Though these developments will affect Texas resources, ERCOT itself sets the state apart from others.
“ERCOT is mostly isolated from other grids in the country, and that means that Texas has more autonomy on how the market is designed and operated,” Boms said. This allows the state to avoid lengthy oversight processes from the Federal Energy Regulatory Commission, which regulates the interstate transmission of gas and electricity.
The state’s infrastructure also plays a big role.
“There was a really important transmission build out that happened about 20 years ago to connect remote wind and solar projects to the urban hubs in Texas,” Boms said. That “allowed billions of dollars in private investment to flow into Texas because the transmission was in place.”
“Federal policies will have an impact, but generally speaking, the industry is here to stay, and it’s really up to state leadership,” he said.
There have been recent attempts in the state legislature to pass bills that would add obstacles for renewables, but they didn’t go far.
One Republican-led bill, SB 819, would have added new permit requirements on wind and solar generating facilities, according to law firm K&L Gates.
Another, SB 715—also led by state Republicans—would have moved up the effective dates of new generation reliability requirements, according to S&P Global.
“There have been threats over the last few legislative sessions and some anti-renewable proposals, but luckily, none of those have passed,” Boms said.
Texas also invested in stronger weatherization following Winter Storm Uri in 2021, which left about 4.5 million Texans without electricity during extremely low temperatures.

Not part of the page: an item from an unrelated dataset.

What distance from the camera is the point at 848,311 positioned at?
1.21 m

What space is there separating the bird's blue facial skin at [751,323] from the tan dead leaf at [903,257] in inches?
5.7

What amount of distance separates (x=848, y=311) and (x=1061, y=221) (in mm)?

FERC and the North American Electric Reliability Corp. released a report the same year finding that natural gas-fired units represented 58% of all generating units experiencing unplanned outages and other issues at that time. Wind made up 27%, coal made up 6%, and solar made up 2%.
“I think that these technologies—wind, solar, storage, demand response—they’re not experiments anymore,” Boms said. “They’re the backbone of the Texas grid and the economy.”